┌─ PASSAGE
My mind’s been on Tony Snow lately. Gitell.com’s thoughts go out to him.
When I learned that Snow, who became press secretary a year ago, had undergone chemotherapy in 2005, I was very surprised that he took that job. Press secretary for the White House is one of the most all-consuming jobs anyone can have. Ari Fleischer told me in September that the job was “the most rewarding, intellectually stimulating, fascinating, wonderful, most grinding, grueling, pressure filled” he could ever do in his life. Given the problems in working for such a problem-plagued administration, one in its waning days where the prospects of things getting any better are dim, Snow had a hard enough road in front of him.
For many of his predecessors, such as George Stephanopoulos, who briefly did it at the beginning of the Clinton Administration, the press secretary position is a stepping stone to a career in the big-time media. But Snow, a former Fox News personality, already had that. Granted, he won for himself, unlike Scott McClellan, the important right to participate in principals’ meetings, which made the job desirable.
Still, with some sense of what a job like this is really like — far more grind than glamour — I can’t imagine the incredible pressure Snow’s been under. He’s got daily questions about the U.S. Attorneys scandal, fall-out from the Scooter Libbey trial, Iraq. And he has to deal with them. Think about that professional stress with the threat of cancer hanging over your head.
All I can say is the guy must be a true believer. Like Elizabeth Edwards who has encouraged her husband to press on with his campaign, Snow is putting the greater struggle above himself. In both cases, it’s moving and heart-breaking.
└─
┌─ DATA FOR ANALYSIS
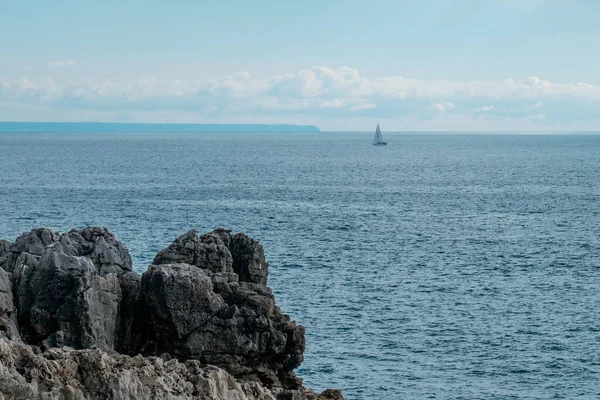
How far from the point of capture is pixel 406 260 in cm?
7906

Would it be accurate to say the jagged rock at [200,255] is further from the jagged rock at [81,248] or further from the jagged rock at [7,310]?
the jagged rock at [7,310]

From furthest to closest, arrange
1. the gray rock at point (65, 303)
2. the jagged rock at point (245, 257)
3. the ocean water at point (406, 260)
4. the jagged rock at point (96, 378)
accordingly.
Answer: the ocean water at point (406, 260)
the jagged rock at point (245, 257)
the gray rock at point (65, 303)
the jagged rock at point (96, 378)

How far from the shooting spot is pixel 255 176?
565 feet

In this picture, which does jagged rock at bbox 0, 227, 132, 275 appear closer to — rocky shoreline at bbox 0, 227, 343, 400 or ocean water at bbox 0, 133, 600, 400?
rocky shoreline at bbox 0, 227, 343, 400

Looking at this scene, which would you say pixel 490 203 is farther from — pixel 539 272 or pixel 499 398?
pixel 499 398

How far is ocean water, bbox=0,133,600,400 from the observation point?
155 ft

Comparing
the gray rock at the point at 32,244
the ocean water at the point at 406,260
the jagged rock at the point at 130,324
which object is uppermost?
the gray rock at the point at 32,244

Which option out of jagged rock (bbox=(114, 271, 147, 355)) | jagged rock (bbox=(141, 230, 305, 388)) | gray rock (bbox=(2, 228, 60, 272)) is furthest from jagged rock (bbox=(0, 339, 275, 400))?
gray rock (bbox=(2, 228, 60, 272))

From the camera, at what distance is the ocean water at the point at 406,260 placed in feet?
155

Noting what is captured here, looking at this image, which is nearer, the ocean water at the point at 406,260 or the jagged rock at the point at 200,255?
the jagged rock at the point at 200,255

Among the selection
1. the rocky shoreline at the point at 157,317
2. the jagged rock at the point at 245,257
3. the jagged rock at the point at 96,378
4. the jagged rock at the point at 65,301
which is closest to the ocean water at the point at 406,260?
the jagged rock at the point at 245,257

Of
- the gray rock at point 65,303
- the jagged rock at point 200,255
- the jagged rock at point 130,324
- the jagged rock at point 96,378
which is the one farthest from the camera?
the jagged rock at point 200,255

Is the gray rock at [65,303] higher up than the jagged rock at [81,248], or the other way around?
the jagged rock at [81,248]

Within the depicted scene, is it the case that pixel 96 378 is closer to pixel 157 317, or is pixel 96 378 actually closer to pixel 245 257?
pixel 157 317
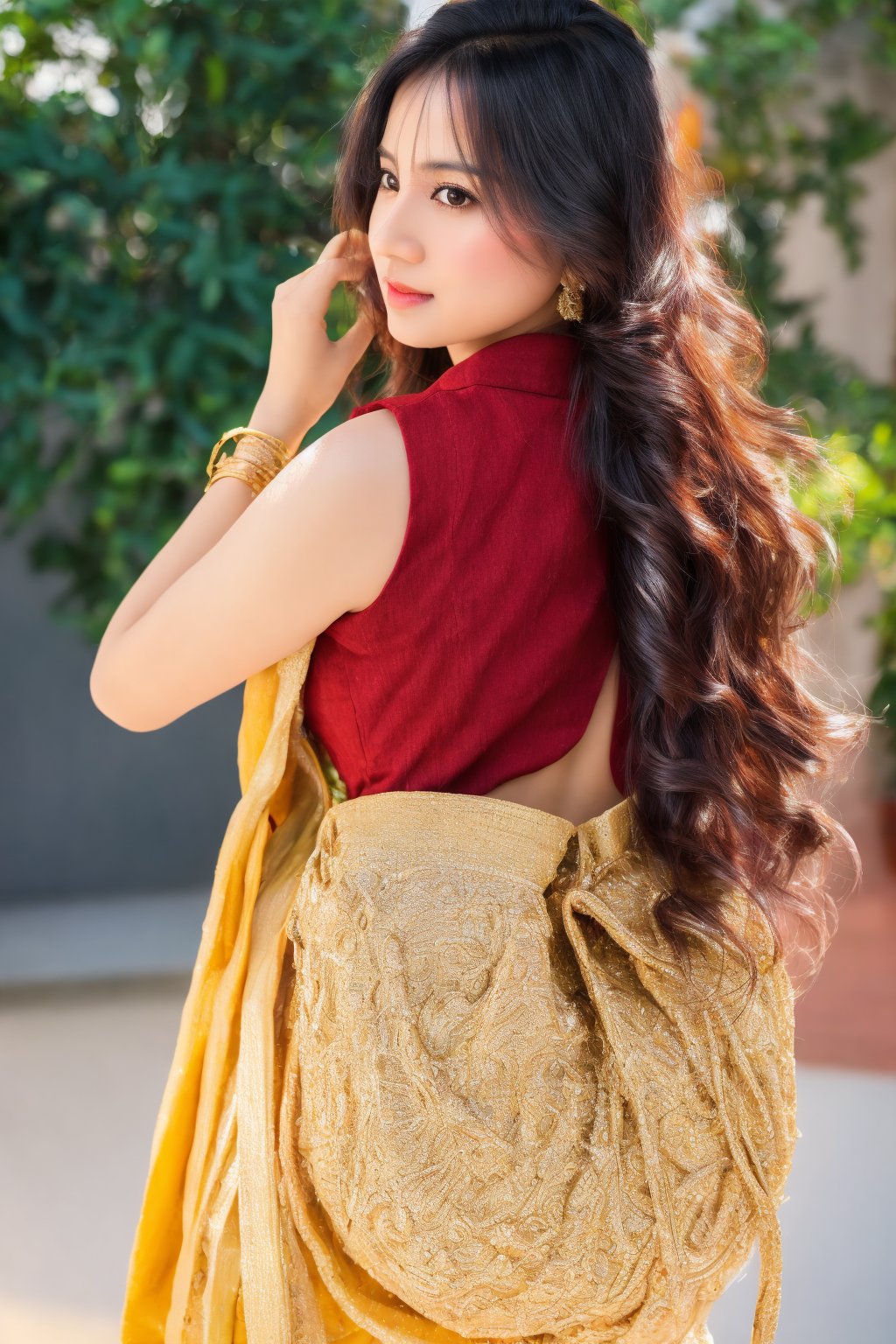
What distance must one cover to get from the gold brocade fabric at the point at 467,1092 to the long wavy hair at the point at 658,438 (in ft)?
0.19

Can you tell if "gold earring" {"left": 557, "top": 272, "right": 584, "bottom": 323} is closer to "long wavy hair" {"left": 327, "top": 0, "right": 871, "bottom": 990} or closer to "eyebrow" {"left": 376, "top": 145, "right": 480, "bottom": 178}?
"long wavy hair" {"left": 327, "top": 0, "right": 871, "bottom": 990}

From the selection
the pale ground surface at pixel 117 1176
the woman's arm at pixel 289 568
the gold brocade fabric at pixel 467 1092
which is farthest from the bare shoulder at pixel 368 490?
the pale ground surface at pixel 117 1176

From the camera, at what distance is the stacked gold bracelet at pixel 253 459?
41.1 inches

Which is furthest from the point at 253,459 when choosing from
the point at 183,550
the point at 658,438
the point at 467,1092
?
the point at 467,1092

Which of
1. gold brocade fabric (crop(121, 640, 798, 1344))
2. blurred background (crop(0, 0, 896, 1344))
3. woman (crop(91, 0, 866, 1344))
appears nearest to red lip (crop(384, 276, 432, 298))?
woman (crop(91, 0, 866, 1344))

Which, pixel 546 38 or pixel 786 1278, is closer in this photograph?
pixel 546 38

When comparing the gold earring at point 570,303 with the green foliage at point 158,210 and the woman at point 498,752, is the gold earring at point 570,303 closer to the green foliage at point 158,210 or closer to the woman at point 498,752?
the woman at point 498,752

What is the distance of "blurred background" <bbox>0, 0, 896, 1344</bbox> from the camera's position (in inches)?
82.4

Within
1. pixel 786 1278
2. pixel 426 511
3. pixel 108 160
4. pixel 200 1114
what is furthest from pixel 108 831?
pixel 426 511

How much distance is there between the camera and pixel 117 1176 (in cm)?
216

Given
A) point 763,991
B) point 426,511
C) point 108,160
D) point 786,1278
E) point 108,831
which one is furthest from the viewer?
point 108,831

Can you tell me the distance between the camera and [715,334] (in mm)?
1105

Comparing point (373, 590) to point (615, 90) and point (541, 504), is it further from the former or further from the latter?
point (615, 90)

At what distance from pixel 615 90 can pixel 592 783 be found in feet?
1.74
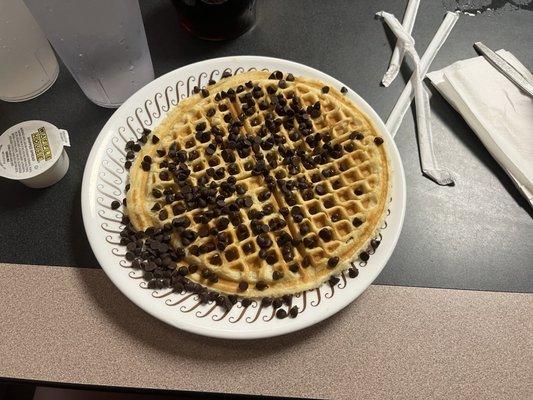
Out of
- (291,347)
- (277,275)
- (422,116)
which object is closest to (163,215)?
(277,275)

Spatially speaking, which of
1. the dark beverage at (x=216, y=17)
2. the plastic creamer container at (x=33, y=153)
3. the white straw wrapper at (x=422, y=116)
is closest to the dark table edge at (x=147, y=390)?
the plastic creamer container at (x=33, y=153)

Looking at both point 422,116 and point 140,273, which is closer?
point 140,273

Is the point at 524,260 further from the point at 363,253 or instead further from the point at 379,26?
the point at 379,26

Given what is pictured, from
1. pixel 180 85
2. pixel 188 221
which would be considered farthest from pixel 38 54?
pixel 188 221

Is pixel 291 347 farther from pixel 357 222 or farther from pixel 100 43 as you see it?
pixel 100 43

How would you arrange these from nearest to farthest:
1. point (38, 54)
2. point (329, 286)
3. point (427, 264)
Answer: point (329, 286) < point (427, 264) < point (38, 54)

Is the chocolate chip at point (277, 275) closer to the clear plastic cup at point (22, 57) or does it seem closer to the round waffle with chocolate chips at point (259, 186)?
the round waffle with chocolate chips at point (259, 186)
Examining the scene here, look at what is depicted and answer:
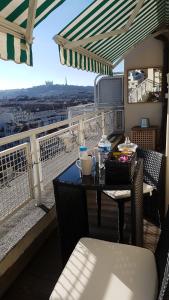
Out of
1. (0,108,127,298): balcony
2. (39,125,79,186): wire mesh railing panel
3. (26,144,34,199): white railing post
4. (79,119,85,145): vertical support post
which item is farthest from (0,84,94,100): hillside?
(26,144,34,199): white railing post

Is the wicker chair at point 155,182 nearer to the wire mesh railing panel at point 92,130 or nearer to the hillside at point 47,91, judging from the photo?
the wire mesh railing panel at point 92,130

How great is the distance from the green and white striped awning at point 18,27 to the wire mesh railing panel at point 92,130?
253cm

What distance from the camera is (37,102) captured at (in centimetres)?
1747

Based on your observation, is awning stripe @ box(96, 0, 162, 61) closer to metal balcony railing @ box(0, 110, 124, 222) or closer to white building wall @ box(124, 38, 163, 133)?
white building wall @ box(124, 38, 163, 133)

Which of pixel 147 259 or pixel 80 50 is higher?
pixel 80 50

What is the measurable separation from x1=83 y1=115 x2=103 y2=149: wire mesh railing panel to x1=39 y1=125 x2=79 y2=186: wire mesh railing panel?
2.38 ft

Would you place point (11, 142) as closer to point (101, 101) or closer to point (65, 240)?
point (65, 240)

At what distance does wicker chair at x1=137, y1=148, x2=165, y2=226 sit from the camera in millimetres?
2557

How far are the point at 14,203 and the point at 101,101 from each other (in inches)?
241

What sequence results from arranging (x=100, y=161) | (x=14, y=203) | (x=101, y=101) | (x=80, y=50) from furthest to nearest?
(x=101, y=101)
(x=80, y=50)
(x=14, y=203)
(x=100, y=161)

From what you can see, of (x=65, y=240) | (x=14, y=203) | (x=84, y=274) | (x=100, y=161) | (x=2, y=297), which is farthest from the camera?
(x=14, y=203)

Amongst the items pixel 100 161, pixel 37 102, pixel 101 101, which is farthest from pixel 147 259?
pixel 37 102

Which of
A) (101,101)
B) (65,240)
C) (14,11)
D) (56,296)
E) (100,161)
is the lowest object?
(65,240)

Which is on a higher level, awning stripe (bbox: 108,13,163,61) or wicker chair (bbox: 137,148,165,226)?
awning stripe (bbox: 108,13,163,61)
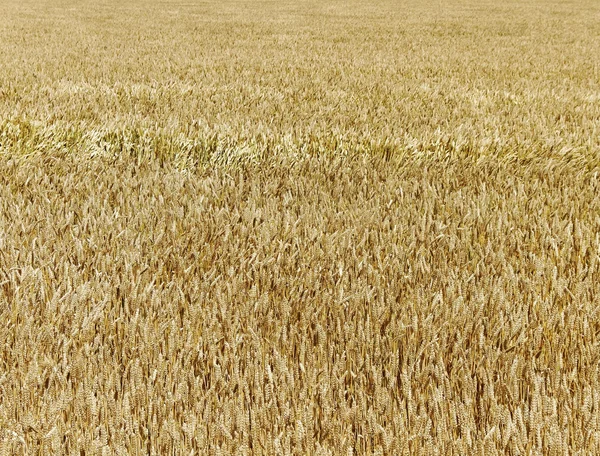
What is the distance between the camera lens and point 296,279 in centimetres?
187

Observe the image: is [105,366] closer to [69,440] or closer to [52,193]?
[69,440]

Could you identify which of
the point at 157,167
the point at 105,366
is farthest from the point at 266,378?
the point at 157,167

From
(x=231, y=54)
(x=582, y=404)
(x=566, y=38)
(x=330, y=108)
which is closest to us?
(x=582, y=404)

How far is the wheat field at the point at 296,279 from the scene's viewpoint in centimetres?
123

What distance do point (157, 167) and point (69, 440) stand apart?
6.48 ft

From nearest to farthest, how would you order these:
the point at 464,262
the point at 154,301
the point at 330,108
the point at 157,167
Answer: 1. the point at 154,301
2. the point at 464,262
3. the point at 157,167
4. the point at 330,108

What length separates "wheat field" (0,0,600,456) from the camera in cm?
123

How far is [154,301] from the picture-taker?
170 centimetres

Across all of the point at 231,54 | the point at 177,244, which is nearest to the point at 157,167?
the point at 177,244

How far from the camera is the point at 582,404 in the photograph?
1294 millimetres

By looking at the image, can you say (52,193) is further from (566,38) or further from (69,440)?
(566,38)

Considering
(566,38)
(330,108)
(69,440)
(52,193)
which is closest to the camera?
(69,440)

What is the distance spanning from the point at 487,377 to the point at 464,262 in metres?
0.70

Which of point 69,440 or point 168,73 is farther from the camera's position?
point 168,73
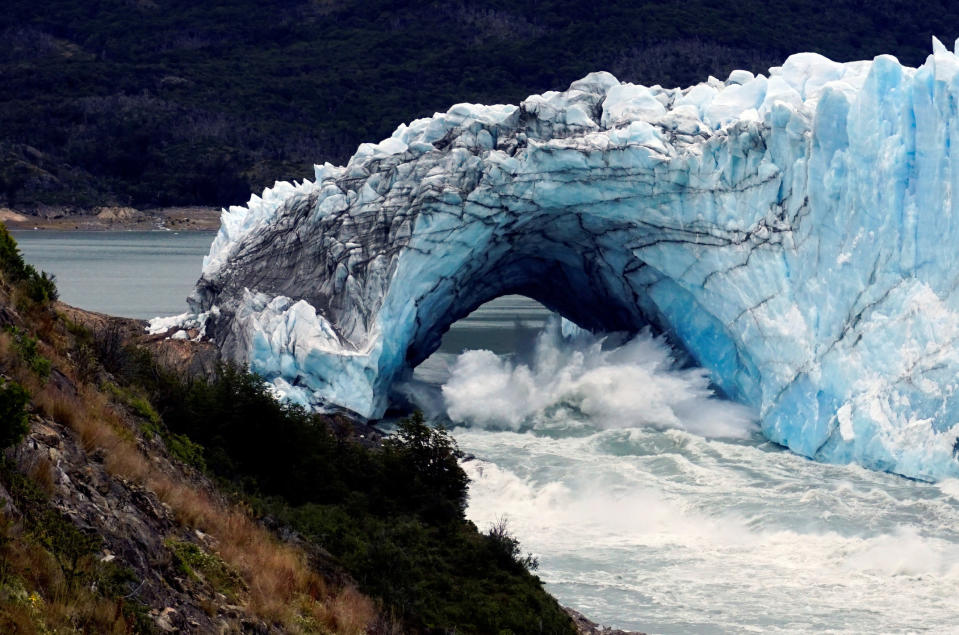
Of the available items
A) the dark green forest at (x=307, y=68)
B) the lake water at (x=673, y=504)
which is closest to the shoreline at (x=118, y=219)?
the dark green forest at (x=307, y=68)

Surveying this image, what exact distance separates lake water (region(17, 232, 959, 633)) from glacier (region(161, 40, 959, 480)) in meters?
0.92

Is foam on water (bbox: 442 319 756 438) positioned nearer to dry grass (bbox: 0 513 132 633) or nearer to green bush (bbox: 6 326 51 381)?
green bush (bbox: 6 326 51 381)

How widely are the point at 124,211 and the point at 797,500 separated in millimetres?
70194

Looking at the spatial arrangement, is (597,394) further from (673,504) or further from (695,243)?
(673,504)

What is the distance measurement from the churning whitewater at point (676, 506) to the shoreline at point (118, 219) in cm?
5820

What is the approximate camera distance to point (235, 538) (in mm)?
8523

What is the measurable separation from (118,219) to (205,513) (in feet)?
248

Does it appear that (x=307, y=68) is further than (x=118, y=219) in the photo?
Yes

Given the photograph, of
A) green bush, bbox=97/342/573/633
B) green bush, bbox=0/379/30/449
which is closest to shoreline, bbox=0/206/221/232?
green bush, bbox=97/342/573/633

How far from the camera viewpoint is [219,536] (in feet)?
27.4

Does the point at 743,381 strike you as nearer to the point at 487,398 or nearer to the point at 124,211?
the point at 487,398

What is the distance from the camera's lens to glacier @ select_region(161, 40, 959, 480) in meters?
18.6

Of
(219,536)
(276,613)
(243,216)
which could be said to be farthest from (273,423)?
(243,216)

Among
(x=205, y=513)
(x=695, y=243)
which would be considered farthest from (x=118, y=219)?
(x=205, y=513)
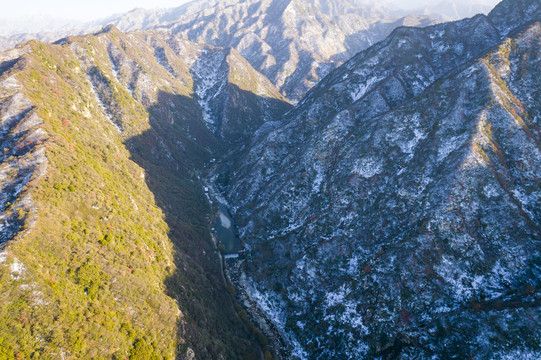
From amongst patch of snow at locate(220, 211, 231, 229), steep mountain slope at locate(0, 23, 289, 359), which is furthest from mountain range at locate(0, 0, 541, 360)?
patch of snow at locate(220, 211, 231, 229)

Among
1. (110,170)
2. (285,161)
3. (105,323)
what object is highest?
(110,170)

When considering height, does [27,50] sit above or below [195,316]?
above

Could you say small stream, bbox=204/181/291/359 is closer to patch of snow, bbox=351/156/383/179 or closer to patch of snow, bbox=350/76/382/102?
patch of snow, bbox=351/156/383/179

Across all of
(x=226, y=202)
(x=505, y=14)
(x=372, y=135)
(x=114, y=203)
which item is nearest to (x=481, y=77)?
(x=372, y=135)

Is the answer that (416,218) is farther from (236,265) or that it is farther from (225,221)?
(225,221)

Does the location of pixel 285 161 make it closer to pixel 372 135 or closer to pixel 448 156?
pixel 372 135

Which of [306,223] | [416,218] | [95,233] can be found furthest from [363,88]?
[95,233]

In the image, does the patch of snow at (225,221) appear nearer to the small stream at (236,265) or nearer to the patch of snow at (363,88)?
the small stream at (236,265)
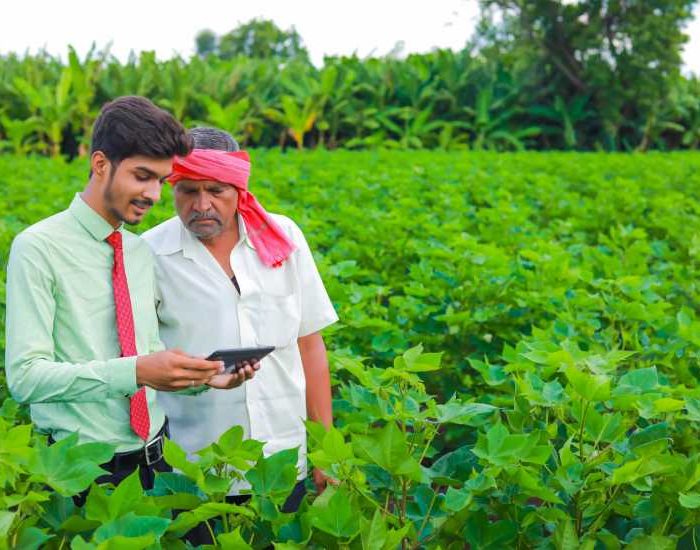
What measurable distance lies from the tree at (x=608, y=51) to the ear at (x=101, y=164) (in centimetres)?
2841

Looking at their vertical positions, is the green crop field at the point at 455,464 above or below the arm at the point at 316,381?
above

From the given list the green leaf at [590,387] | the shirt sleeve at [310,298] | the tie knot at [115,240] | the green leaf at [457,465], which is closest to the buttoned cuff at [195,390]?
the tie knot at [115,240]

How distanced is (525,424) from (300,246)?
0.91 metres

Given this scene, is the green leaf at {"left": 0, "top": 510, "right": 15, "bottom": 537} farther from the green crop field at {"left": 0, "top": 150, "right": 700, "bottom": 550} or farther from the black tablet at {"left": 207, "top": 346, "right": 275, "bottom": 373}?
the black tablet at {"left": 207, "top": 346, "right": 275, "bottom": 373}

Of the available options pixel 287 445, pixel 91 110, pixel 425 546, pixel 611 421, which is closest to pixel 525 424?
pixel 611 421

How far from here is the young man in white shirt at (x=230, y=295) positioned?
2502 millimetres

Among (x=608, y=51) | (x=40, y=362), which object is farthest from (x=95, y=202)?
(x=608, y=51)

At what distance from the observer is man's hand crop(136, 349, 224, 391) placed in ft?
6.40

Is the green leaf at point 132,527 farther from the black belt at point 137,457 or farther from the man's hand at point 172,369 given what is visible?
the black belt at point 137,457

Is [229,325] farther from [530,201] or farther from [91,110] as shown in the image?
[91,110]

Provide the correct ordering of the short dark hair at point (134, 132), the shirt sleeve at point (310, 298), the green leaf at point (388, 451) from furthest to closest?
the shirt sleeve at point (310, 298) → the short dark hair at point (134, 132) → the green leaf at point (388, 451)

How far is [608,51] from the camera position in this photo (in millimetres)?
30609

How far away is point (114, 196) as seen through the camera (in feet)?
7.06

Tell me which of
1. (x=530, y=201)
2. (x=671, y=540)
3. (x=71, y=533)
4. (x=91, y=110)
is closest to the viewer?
└─
#### [TASK]
Based on the piece on Tony Snow, does each statement agree with it? Give yes or no and quote the words that decide it. (a) Snow became press secretary a year ago. (b) Like Scott McClellan, Snow won the right to take part in principals' meetings. (c) Snow had worked at Fox News before taking the job. Rely only on the text about Tony Snow, not on the material.

#### [RESULT BELOW]
(a) Yes: "who became press secretary a year ago"
(b) No: "he won for himself, unlike Scott McClellan, the important right to participate in principals’ meetings"
(c) Yes: "Snow, a former Fox News personality, already had that"